Y aura-t-il un cabinet Abou Mazen ?

Par Léonard VINCENT, le 20 avril 2003 à 15h25 , mis à jour le 20 avril 2003 à 16h00

Le Premier ministre palestinien désigné a menacé de démissionner à trois jours de l'expiration du délai pour former son gouvernement. Un conflit l'oppose à Yasser Arafat sur le choix du futur ministre de l'Intérieur.

Photo : Awad AWAD (AFP) © INTERNE

Dans les territoires palestiniens, les initiatives du nouveau Premier ministre réformateur Mahmoud Abbas, dit aussi "Abou Mazen", crispent les vieux piliers de la société palestinienne. Censé présenter son gouvernement d'ici à mercredi, le nouveau numéro 2 palestinien se heurte à la mauvaise volonté têtue du président Yasser Arafat qui l'a nommé à contrecœur et aux résistances d'un système gangréné.

Stupéfait par la corruption

Mahmoud Abbas a commencé par passer le plus clair de ses premières semaines de mandat dans la bande de Gaza, qui ne subit pas la réoccupation des Forces de défense israéliennes et où les institutions de l'Autorité autonome fonctionnent toujours. Stupéfait par le degré de corruption règnant dans les services de sécurité, l'institution du racket et de l'insubordination, le Premier ministre avait convenu avec le président palestinien de réformer l'ensemble de ces structures, qui le plus souvent se comportent en milices claniques. Or, Yasser Arafat entend conserver la haute main sur ces services.
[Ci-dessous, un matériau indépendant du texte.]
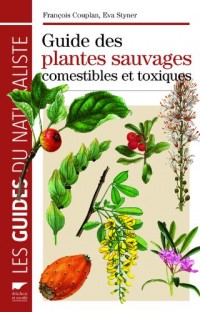 Guide des plantes sauvages comestibles et toxiques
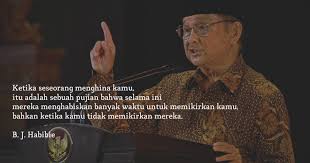 10 kata kata bj habibie yang bijak dan sangat menginspirasi. 5 Kutipan B J Habibie Yang Menutrisi Diri Agar Semangat Berjuang Terus Ada Dalam Segala Kondisi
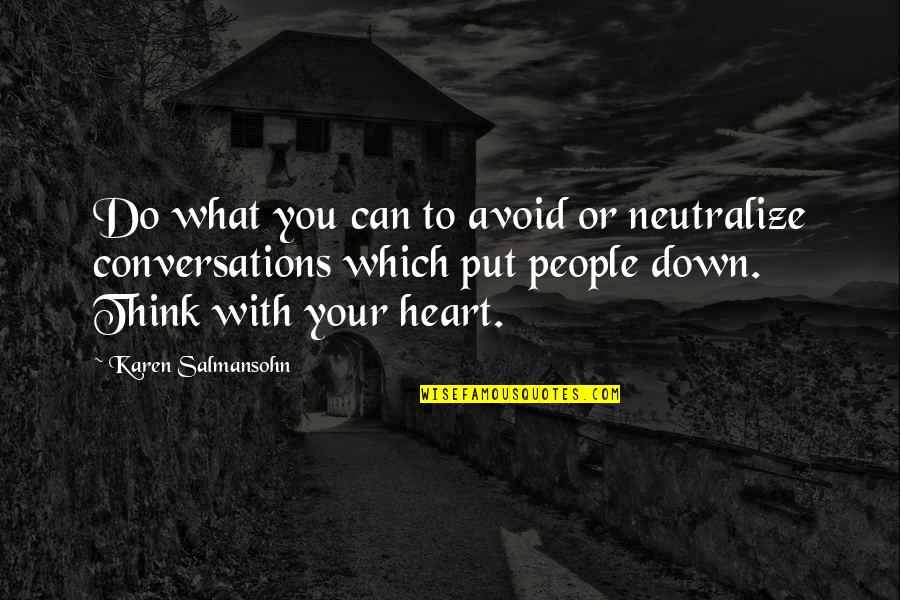 Unfamiliar Inspirational Quotes By Karen Salmansohn: Do what you can to avoid or neutralize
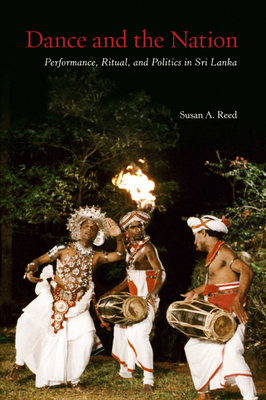 Dance and the Nation: Performance, Ritual, and Politics in Sri Lanka - Reed, Susan A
Principal sujet de discorde : Mahmoud Abbas souhaiterait s'entourer d'hommes de confiance et de têtes nouvelles susceptibles de bousculer les tabous d'une société militarisée et meurtrie. Le nouveau Premier ministre, qui a les faveurs de l'ensemble de la communauté internationale, s'est à plusieurs reprises prononcé pour une "démilitarisation" de l'Intifada qui permettrait la reprise du dialogue avec Israël en vue d'un règlement politique. Selon son projet, les "Brigades des martyrs d'Al-Aqsa", groupe terroriste issu du Fatah, devraient déposer les armes.

Mais, outre qu'il s'est déjà fait imposer un Premier ministre, le président Arafat n'entend pas se laisser imposer la présence d'hommes qu'il a personnellement mis à la porte, comme le colonel Mohammed Dahlan, qui a certes les épaules pour affronter les factions armées, mais avec lequel il s'est violemment brouillé l'année dernière. Mahmoud Abbas, qui insiste pour le nommer ministre de l'Intérieur, a donc quitté samedi soir une réunion à Ramallah pour exprimer son mécontentement. S'il échoue à former son cabinet d'ici la date-limite, le président Arafat devra, selon la loi, désigner un candidat de substitution.

Après le gouvernement, les pourparlers

Sa nomination avait pourtant laissé naître quelques espoirs en vue de relancer les négociations avec les Israéliens. "Si Abou Mazen dispose de pouvoirs effectifs et entreprend de lutter contre le terrorisme et de faire respecter la loi et l'ordre, nous serons disposés à lever les barrages routiers, relâcher des prisonniers et transférer aux Palestiniens des fonds qui leur sont dûs", avait affirmé la semaine dernière un responsable israélien sous condition d'anonymat. Il avait ajouté que le Premier ministre Ariel Sharon, qui a jadis rencontré Mahmoud Abbas à plusieurs reprises, souhaitait le revoir après la formation de son cabinet.

Entre-temps, le président américain George W. Bush a annoncé qu'il publierait la "feuille de route", plan de paix international prévoyant la création d'un Etat palestinien d'ici 2005, immédiatement après l'investiture du nouveau palestinien gouvernement, qui décidemment se fait attendre.